When noted historian and journalist Andrew Paxman abandoned Jack Kerouac and the United States for Gabriel García Márquez and Latin America, the stage was set for his eventual move to Mexico.
The co-author of “El Tigre: Emilio Azcárraga y su imperio Televisa” (Emilio Azacárraga and his Televisa Empire), spoke recently with The News about his life and work.
A native of London, Paxman hitchhiked around the United States and Canada under the influence of American beat writer Jack Kerouac while an exchange student at the University of Delaware in the late eighties.
However, when he read García Márquez’s “One Hundred Years of Solitude” in a class on the modern novel, he found a new guru.
“García Márquez so captured my imagination,” Paxman said over coffee at a Cielito Querido Café in the Del Valle neighborhood.
Later, while traveling through Mexico ostensibly on his way to García Márquez’s Colombia, he became very frustrated with the slowness of the train he was taking to Mexico City. A Mexican stranger struck up a conversation with him and took Paxman to his home for lunch.
“Just a random stranger invited me to his home for lunch,” Paxman said. “Right from the start I found Mexicans to be very friendly.”
This new-found friend took him to the bus station after they ate with his family. Paxman was so impressed with Mexico City that he came back and lived with a Mexican family that let rooms to students.
The author found both English- and Spanish-speaking friends in the Youth group at Union Church in Las Lomas neighborhood.
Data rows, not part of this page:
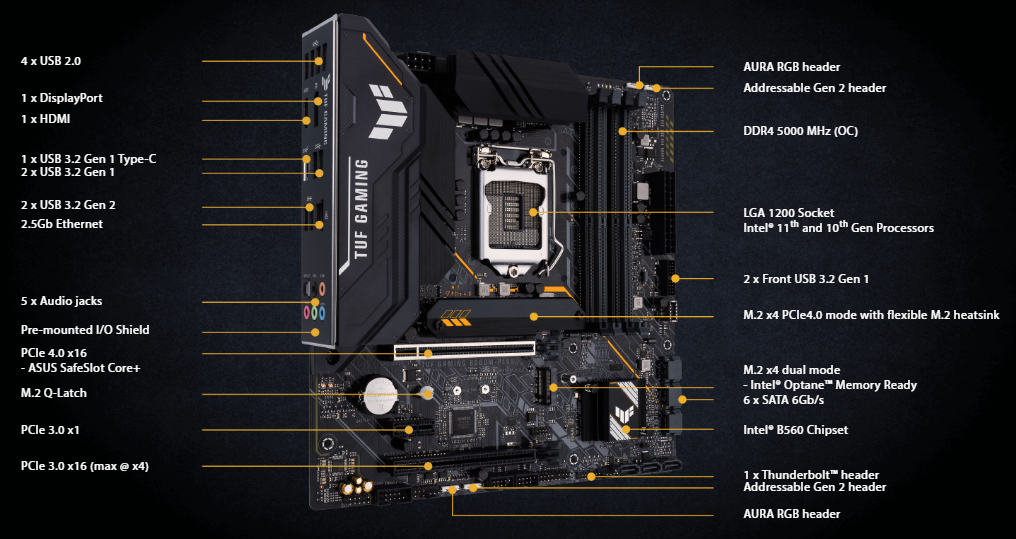 4 x USB 2.0

1 x DisplayPort
1 x HDMI

1 x USB 3.2 Gen 1 Type-C
2 x USB 3.2 Gen 1

2 x USB 3.2 Gen 2
2.5Gb Ethernet

5 x Audio jacks

Pre-mounted I/O Shield

PCIe 4.0 x16
- ASUS SafeSlot Core+

M.2 Q-Latch

PCIe 3.0 x1

PCIe 3.0 x16 (max @ x4)

TUF GAMING

AURA RGB header
Addressable Gen 2 header

DDR4 5000 MHz (OC)

LGA 1200 Socket
Intel® 11$^{th}$ and 10$^{th}$ Gen Processors

2 x Front USB 3.2 Gen 1

M.2 x4 PCIe4.0 mode with flexible M.2 heatsink

M.2 x4 dual mode
- Intel® Optane™ Memory Ready
6 x SATA 6Gb/s

Intel® B560 Chipset

1 x Thunderbolt™ header
Addressable Gen 2 header

AURA RGB header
In the early nineties Paxman worked for a couple of years at The News, doing arts coverage and features during what he called the newspaper’s golden years. At that time there were 20 reporters and 10 editors, according to Paxman. It was an exciting time to be a reporter in Mexico as there was much modernization under the administration of Carlos Salinas de Gortari and the North American Free Trade Agreement (NAFTA) was in its formative stages.
“The government mantra was ‘modernization,’” Paxman said. “It was a fascinating experience being a young reporter.”
One of the changes was clamping down on taxi drivers who would claim their meters were broken so they could charge whatever they wanted for fare. Others included cleaning up the electoral process and the government no longer paying the transportation expenses for reporters who traveled with the president. Since then, Paxman believes, there has been some backsliding.
Paxman’s fascination with political economy and his desire to explain the why and how of things to readers led him to pen a biography of Televisa magnate Emilio Azcárraga. Written with Claudia Fernández, it was the top-selling nonfiction book in Mexico in 2000.
Paxman did not get any cooperation from Televisa for his project, but after layoffs was able to find plenty of ex-Televisa executives who were willing to talk to him.
Paxman, who has a PhD in history from the University of Texas at Austin, has since gone solo to write on a biography of Tennessee farm boy William Jenkins. Jenkins moved to Mexico and became the richest man in the country and the industrialist gringo Mexicans most loved to hate. That book, titled “En busca del Señor Jenkins Dinero, Poder y Gringofobia En Mexico” (In search of Mr. Jenkins Money, Power and Gringophobia in Mexico), will come out in Spanish in Mexico in November and in English this spring.
Paxman’s third book, on which he has just started work, takes telecommunications magnate Carlos Slim as its subject. Slim used to vie with Bill Gates for the moniker of the world’s richest person from 2007 to 2014.
Paxman, who teaches journalism and history at the Center for Research and Teaching in Economics (CIDE) in Mexico City, said he has chosen magnates as the subjects of his books because much history can be explained by studying them.
The Aguascalientes resident said that a lot can be learned through looking at crony capitalism and the interdependence of the government with major industrialists.
In 1920, 80 percent of Mexicans were illiterate and in order to fulfill the promises of the Mexican Revolution, the government needed industrialists as much as the industrialists needed it, according to Paxman.
“Business needed government to soft-pedal the 1917 constitution,” Paxman said.
Some of the things that industry wanted played down were labor rights, redistributing land and nationalizing some industries, Paxman said. The interdependence between industry and government will be a major theme in his biography of Slim, according to the historian.